Parteitag der Piraten:Im Selbstfindungsprozess

Die bayerischen Piraten sind der größte Landesverband - um ihre Positionen müssen sie aber noch ringen: Jeder darf alles zu allem sagen, das ist das Prinzip der Piraten, dem sie auch beim Landesparteitag in Straubing folgen. Doch mancher macht von seinem Rederecht öfter Gebrauch, als anderen lieb ist.

Wolfgang Wittl, Straubing

Basisdemokratie kann manchmal anstrengend sein, der Antrag A09 15.3. zum Positionspapier P82 ist so ein Fall: Immer würden nur die kleinen Leute belastet, nie die Arbeitgeber, ruft der Mann am Mikrofon. Daher sei es an der Zeit, dass endlich eine Maschinensteuer eingeführt werde: "Die bringen auch eine Leistung, dann soll man dafür auch eine Steuer bezahlen." Weiter hinten, am anderen Mikrofon formieren sich bereits die Bedenkenträger zur Gegenrede. Es könnte wieder länger dauern.
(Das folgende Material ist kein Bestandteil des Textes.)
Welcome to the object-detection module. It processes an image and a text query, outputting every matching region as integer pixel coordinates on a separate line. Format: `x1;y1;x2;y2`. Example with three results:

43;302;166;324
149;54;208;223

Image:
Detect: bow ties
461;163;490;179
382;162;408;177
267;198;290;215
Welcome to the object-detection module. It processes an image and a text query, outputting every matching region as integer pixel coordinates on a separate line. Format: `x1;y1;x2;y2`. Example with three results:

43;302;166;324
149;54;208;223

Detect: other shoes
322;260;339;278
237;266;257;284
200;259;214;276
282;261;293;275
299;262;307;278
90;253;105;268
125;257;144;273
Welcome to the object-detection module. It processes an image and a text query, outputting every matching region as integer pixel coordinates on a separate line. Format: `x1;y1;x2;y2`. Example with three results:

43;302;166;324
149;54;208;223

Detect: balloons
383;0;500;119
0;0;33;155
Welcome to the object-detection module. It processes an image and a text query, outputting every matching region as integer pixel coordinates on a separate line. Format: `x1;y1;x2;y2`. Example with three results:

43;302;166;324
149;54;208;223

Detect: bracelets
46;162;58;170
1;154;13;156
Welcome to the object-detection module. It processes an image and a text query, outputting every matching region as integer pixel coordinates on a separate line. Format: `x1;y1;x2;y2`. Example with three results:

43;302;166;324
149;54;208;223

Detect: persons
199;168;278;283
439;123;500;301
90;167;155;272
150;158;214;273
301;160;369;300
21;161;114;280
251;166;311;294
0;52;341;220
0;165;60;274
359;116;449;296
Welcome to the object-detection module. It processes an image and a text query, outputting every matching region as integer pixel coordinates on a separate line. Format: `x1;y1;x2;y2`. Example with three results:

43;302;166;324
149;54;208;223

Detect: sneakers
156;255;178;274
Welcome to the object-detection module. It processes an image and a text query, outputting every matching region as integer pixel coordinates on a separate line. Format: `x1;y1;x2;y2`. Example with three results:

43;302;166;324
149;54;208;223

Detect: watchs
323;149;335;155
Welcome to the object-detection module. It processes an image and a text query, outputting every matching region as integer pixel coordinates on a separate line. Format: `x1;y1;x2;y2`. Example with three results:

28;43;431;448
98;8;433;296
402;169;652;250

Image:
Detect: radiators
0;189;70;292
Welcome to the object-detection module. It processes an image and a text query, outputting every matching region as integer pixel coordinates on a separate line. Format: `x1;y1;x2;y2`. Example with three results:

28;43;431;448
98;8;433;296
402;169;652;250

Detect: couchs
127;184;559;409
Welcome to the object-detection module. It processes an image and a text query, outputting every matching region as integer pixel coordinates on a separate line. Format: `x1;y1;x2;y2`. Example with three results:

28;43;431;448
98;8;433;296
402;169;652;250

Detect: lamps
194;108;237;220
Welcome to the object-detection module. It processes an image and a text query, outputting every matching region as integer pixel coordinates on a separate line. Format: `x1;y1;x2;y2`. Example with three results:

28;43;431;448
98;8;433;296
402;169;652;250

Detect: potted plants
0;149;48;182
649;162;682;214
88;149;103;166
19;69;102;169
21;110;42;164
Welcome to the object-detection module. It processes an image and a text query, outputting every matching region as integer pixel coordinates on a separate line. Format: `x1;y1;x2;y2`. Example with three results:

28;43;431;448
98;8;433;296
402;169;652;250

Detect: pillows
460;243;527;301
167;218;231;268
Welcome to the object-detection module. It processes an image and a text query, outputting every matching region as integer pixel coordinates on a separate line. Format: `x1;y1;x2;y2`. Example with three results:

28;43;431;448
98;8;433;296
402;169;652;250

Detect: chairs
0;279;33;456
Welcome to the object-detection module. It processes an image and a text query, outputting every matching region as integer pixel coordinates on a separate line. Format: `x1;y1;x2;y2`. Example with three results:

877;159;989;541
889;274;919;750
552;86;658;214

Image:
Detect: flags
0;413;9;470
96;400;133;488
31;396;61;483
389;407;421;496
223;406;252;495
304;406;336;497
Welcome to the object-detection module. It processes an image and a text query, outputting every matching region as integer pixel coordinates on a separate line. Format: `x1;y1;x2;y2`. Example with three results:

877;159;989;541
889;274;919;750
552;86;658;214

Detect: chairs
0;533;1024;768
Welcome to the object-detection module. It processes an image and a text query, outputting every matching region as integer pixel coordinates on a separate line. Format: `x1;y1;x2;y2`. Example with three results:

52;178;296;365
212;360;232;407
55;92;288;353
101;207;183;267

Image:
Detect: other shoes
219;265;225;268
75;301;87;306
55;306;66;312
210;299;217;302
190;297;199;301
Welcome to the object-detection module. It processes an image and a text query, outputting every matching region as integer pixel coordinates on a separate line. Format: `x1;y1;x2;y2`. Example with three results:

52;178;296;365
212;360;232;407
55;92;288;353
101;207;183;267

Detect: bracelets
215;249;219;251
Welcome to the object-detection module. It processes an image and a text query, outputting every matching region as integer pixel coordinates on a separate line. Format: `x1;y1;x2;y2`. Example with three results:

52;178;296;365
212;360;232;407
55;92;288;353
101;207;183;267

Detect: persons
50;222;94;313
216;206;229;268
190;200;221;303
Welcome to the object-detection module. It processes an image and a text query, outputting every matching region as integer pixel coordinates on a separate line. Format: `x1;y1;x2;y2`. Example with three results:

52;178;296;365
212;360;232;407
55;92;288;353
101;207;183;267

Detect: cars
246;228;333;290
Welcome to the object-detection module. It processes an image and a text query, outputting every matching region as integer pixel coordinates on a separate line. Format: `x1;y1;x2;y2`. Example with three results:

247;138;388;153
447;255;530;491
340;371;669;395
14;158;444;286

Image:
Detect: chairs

Jeder darf alles zu allem sagen, das ist das Prinzip der Piratenpartei, dem sie auch am Wochenende bei ihrem Landesparteitag in Straubing folgt. Mancher macht von seinem Rederecht öfter Gebrauch, als anderen lieb ist; mitunter kommt einem die Zeitbegrenzung auf eine Minute pro Beitrag arg großzügig vor. "Es geht weder schnell noch einfach", sagt Stefan Körner, der bayerische Landesvorsitzende. Aber das mache die Piraten aus: Jede Meinung wird gehört. Um jeden der 160 Anträge behandeln zukönnen, haben sie den Parteitag am Sonntag um eineinhalb Stunden vorverlegt.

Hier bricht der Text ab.